Uno dei pochi ricordi delle austere lezioni universitarie di diritto che seguivo nel 1968, mentre nei chiostri della Statale risuonavano i primi slogan della contestazione, è nella solenne affermazione secondo cui la proprietà privata di un terreno si estende “Usque ad sidera, usque ad inferos” fino alle stelle e fino agli inferi, cioè è una proprietà completa e inviolabile. Una definizione giuridica, tramandata dal diritto romano, che si è andata tuttavia stemperando nel corso dei secoli. La Costituzione italiana all’art. 42 afferma che “la proprietà privata è riconosciuta e garantita dalla legge”, ma immediatamente dopo sostiene la necessità “di assicurarne la funzione sociale e di renderla accessibile a tutti” e inoltre può essere “espropriata per motivi d’interesse generale”.

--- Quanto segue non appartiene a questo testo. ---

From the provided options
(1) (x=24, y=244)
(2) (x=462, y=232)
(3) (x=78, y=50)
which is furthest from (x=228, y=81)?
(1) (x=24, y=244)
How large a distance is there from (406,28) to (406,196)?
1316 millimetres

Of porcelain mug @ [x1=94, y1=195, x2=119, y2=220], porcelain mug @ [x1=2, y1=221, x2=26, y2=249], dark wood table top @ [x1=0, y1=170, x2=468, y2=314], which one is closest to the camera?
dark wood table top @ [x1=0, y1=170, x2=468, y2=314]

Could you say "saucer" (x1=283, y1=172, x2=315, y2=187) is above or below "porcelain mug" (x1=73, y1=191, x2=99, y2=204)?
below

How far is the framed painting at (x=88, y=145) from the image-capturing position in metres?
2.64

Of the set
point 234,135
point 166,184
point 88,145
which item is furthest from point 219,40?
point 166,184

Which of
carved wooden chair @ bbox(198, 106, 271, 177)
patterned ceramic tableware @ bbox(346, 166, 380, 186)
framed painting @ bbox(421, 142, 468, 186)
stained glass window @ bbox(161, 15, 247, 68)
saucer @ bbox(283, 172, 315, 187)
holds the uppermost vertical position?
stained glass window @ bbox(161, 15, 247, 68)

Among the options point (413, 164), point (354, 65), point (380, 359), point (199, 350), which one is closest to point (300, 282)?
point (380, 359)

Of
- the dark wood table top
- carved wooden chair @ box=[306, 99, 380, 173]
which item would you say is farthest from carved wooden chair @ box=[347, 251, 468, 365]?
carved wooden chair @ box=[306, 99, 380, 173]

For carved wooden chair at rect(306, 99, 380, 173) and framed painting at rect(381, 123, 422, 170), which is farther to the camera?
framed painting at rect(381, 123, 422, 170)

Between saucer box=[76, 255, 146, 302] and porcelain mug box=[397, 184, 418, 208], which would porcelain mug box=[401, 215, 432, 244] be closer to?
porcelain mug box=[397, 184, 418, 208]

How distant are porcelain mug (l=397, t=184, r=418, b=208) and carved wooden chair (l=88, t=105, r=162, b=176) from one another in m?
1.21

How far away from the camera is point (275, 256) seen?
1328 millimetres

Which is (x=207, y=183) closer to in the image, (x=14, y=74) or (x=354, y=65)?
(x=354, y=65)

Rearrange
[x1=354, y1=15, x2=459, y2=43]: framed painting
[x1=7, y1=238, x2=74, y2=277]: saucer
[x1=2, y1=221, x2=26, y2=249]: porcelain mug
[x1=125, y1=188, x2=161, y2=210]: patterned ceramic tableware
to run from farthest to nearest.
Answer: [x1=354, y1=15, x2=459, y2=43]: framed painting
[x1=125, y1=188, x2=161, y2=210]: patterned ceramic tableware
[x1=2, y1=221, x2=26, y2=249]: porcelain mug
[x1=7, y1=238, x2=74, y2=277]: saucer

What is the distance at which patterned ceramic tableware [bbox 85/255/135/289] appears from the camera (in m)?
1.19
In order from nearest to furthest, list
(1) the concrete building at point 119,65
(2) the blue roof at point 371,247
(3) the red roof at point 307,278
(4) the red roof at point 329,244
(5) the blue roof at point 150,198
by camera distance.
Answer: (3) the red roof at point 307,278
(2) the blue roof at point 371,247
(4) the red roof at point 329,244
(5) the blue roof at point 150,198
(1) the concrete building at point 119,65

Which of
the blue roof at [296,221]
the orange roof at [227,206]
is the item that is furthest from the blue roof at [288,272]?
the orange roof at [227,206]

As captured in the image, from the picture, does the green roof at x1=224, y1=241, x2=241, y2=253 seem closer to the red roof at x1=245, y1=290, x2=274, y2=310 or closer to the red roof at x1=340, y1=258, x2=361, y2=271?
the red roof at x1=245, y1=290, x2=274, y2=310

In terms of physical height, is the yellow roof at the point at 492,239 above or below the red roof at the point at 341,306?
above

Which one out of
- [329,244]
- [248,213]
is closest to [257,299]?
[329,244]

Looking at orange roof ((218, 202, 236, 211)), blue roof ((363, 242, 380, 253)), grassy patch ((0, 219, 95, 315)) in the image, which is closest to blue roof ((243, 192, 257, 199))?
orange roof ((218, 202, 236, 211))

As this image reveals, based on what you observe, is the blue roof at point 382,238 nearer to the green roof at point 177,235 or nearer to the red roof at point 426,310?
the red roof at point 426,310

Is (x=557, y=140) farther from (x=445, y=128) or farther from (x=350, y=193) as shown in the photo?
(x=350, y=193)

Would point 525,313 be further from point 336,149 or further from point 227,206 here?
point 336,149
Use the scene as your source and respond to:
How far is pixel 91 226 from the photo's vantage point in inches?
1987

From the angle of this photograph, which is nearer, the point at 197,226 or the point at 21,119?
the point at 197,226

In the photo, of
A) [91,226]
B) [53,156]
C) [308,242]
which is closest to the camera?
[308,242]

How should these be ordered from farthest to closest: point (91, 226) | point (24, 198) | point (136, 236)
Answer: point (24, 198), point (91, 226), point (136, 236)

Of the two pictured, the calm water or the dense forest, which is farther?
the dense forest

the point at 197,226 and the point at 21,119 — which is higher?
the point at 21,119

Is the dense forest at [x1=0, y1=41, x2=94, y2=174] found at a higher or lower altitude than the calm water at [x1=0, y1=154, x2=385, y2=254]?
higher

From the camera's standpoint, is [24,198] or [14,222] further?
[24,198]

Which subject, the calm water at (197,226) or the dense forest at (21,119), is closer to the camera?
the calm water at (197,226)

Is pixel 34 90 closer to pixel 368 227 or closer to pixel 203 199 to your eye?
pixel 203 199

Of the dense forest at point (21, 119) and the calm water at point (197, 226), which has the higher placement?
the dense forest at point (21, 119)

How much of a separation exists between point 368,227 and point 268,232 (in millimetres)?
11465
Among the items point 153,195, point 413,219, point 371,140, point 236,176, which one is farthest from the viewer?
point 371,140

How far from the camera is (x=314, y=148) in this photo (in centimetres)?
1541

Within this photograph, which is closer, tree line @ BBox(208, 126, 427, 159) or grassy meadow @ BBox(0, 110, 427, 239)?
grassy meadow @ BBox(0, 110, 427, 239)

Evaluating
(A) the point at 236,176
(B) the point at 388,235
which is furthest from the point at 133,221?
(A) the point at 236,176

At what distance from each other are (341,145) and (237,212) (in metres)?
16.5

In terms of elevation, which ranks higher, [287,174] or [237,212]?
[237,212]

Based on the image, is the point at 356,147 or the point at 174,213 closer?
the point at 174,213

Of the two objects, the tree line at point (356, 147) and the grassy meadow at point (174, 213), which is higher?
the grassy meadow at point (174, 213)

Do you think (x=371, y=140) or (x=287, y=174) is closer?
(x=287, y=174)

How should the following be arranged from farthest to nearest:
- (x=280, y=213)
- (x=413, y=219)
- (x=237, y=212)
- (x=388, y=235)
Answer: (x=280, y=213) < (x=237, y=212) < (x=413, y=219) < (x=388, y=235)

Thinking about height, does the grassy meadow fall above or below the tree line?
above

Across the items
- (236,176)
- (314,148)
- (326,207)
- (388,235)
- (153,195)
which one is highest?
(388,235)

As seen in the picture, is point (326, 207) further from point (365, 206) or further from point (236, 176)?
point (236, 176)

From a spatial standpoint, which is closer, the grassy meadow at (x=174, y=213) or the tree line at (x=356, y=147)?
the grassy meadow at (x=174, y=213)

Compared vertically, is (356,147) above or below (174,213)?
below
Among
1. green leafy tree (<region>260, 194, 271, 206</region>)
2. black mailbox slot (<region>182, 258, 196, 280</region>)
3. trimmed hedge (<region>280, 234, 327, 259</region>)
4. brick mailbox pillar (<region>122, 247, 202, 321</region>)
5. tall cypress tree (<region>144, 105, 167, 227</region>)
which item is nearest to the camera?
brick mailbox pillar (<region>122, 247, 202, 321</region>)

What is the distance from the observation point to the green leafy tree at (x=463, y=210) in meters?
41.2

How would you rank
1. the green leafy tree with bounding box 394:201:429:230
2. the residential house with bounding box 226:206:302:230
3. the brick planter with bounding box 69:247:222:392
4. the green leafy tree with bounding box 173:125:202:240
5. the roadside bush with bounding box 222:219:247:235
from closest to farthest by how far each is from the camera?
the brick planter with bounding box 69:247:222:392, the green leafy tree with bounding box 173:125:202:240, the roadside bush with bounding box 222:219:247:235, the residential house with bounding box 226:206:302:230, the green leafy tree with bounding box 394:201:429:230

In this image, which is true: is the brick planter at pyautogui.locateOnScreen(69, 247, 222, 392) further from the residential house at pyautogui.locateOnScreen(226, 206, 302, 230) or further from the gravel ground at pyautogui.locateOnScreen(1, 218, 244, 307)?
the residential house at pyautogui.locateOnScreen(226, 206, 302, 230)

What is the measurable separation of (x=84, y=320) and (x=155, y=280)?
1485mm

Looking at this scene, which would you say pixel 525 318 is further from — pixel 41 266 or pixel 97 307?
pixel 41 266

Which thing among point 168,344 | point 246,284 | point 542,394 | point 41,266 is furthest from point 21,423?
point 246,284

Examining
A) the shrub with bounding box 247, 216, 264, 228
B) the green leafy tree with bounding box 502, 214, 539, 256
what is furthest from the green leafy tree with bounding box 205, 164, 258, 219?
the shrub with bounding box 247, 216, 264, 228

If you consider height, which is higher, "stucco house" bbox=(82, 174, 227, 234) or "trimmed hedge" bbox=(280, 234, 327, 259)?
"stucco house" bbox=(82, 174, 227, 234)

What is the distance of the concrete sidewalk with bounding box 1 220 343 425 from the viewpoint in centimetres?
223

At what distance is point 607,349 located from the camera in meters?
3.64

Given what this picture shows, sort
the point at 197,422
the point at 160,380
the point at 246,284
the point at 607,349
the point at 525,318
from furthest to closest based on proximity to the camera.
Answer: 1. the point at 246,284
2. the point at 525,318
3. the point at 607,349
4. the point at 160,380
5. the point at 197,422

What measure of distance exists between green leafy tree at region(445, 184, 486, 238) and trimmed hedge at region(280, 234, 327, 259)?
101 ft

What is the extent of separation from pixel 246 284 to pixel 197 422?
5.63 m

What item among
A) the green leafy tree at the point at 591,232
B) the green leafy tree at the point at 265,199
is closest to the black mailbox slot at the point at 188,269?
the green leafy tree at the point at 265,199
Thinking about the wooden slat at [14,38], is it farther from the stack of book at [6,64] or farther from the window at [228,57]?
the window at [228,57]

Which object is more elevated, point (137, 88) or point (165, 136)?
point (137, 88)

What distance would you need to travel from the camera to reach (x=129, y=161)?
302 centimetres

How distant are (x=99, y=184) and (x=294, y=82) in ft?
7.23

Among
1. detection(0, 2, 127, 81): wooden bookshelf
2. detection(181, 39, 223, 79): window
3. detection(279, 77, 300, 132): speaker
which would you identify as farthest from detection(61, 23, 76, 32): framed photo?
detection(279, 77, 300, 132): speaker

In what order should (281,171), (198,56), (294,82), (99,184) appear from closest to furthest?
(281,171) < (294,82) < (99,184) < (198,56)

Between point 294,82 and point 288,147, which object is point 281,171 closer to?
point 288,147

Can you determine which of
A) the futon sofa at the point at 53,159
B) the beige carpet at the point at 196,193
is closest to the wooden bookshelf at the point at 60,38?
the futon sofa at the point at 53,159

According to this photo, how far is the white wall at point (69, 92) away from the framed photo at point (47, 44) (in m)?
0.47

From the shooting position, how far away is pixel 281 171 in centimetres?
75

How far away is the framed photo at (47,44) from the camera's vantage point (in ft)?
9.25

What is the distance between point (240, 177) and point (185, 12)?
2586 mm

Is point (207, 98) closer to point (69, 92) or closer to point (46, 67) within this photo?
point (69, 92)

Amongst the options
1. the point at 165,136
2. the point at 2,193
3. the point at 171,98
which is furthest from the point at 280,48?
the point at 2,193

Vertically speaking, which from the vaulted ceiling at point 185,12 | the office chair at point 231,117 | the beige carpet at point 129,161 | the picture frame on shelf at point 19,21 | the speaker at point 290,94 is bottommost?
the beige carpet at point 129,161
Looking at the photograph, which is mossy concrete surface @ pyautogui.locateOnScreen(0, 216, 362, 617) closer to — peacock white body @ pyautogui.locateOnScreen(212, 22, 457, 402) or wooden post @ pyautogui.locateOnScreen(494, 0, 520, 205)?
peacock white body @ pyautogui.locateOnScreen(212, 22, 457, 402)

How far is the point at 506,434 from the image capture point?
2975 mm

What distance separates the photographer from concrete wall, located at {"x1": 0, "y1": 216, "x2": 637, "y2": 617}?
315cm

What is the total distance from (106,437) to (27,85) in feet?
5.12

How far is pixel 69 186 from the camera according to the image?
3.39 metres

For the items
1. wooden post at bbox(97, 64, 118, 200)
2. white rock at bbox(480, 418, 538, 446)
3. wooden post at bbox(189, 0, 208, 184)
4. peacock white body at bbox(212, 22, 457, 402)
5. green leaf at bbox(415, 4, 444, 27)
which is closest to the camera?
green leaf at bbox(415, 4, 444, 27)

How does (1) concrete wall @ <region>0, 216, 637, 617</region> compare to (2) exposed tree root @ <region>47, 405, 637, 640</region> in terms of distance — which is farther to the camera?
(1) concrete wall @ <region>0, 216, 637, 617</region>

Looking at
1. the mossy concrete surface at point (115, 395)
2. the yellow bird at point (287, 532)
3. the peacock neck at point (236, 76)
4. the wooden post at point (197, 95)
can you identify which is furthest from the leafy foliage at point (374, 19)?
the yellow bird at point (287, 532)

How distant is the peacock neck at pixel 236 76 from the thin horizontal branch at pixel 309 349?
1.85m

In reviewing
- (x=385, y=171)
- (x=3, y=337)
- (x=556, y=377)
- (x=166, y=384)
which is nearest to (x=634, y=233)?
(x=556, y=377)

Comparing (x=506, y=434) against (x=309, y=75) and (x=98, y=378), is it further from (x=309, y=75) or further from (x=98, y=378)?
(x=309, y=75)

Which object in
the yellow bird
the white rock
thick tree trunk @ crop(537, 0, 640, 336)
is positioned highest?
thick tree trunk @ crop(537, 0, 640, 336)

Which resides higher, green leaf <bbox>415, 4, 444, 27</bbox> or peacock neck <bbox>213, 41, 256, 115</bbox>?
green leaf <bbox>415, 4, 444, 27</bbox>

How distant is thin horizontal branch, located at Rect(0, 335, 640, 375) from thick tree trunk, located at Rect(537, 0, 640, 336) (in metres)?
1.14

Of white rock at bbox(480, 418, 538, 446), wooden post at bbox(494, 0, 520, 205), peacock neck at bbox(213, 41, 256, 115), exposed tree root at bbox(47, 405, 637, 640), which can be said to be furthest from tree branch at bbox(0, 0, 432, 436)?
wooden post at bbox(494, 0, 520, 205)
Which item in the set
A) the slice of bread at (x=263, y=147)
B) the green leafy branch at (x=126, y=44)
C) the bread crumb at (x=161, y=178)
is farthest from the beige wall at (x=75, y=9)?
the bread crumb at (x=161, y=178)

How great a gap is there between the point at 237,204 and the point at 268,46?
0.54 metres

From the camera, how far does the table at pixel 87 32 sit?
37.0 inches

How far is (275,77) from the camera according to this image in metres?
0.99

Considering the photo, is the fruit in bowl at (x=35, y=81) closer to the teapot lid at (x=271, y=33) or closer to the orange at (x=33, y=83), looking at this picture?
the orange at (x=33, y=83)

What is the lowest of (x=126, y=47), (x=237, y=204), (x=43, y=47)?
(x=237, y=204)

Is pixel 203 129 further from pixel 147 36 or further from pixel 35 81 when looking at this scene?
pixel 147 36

Che la proprietà privata possa avere dei limiti, soprattutto se “limitati”, è ormai un dato di fatto acquisito e riconosciuto nelle società democratiche. Basti pensare alla battaglia contro i monopoli, una battaglia fondamentale per non veder annullate le regole del mercato. Anche a livello teologico e morale il richiamo di papa Francesco in molti interventi, tra cui l’ultima enciclica “Fratelli tutti”, va nella direzione della necessità di limitare i diritti di proprietà di fronte a superiore necessità di giustizia sociale.



Il problema di fondo sta tuttavia in quella parola “limiti”, un concetto che deve garantire un equilibrio dinamico tra l’interesse generale e quello dei singoli, dove l’interesse generale è anche, e forse soprattutto, quello che la società si sviluppi, sia innovativa, crei ricchezza. Tutte cose che non nascono con la bacchetta magica o con un decreto, ma richiedono la motivazione interessata e la responsabilità di tutte le componenti della società. 

Come coniugare due elementi ugualmente indispensabili: l’iniziativa individuale, strettamente collegata con la proprietà privata, e la giustizia sociale, per la quale una parte rilevante del pensiero corrente ritiene indispensabile un intervento dall’alto, una manovra alla Robin Hood per togliere ai ricchi e dare ai poveri? Il pensiero economico ha sempre oscillato tra i due estremi: tra il liberalismo e un comunismo, che sconfitto dalla storia nella sua applicazione più rigida, si è trasformato in statalismo accomunando paradossalmente la destra, la sinistra e i movimenti senza radici.



Una guida preziosa per approfondire questo tema la si può fortunatamente trovare nell’ultimo libro di Alberto Mingardi, fondatore e direttore dell’Istituto Bruno Leoni, un libro dal titolo altrettanto accattivante quanto misterioso: “Contro la tribù. Hayek, la giustizia sociale e i sentieri di montagna” (Ed. Marsilio, pagg. 368, € 16). Perché Friedrich A. von Hayek, il maggior pensatore liberale del secolo scorso, e un tema fondamentale come la giustizia sociale, stanno in mezzo tra la tribù e i sentieri di montagna? 

La tribù è il modo di pensare e di agire dei piccoli gruppi guidati da un capopopolo che si difendono da tutto e da tutti “con un generale sentimento di ostilità verso gli altri che prelude a tentativi di sopraffazione”. I sentieri di montagna sono una metafora per indicare dei percorsi che non vengono disegnati a tavolino, ma “impronte e solchi nella terra che, col passar del tempo e il transito di persone e carri, diventano sentieri sempre più definiti.” Due immagini contrapposte: la tribù, rigidamente e gerarchicamente organizzata; i sentieri che si definiscono lentamente, per consuetudini successive, disegnati dall’esperienza e dalla fatica.

Due immagini che danno visivamente l’idea di come la tribù costituisca la tentazione perenne, il desiderio di un rifugio, l’ansia di barattare una presunta sicurezza con la libertà, l’illusione che sia più costruttivo avere qualcuno che decida a nome di tutti invece che praticare il faticoso esercizio della democrazia. Mentre i sentieri di montagna sono, per loro natura, più faticosi e spesso difficili, ma sono tracciati dal cammino e dalle conquiste delle generazioni che ci hanno preceduto.

E allora la lezione di Hayek, che costituisce il filo conduttore del libro, appare importante non tanto perché offra delle soluzioni, ma soprattutto perché indica un metodo perché “il liberalismo è l’esito di un’esperienza storica” che può e deve continuare perché “dovremmo avere imparato abbastanza da evitare di distruggere la nostra civiltà col far scomparire il processo spontaneo di interazione tra gli individui per sottoporlo alla direzione di una qualche autorità”. E la giustizia sociale resta un obiettivo, ma non nasce da un atto di autorità, dalle limitazioni delle libertà o delle proprietà, ma nasce dalla responsabilità solidale, dalla cultura, dalla capacità di innovare e di produrre ricchezza.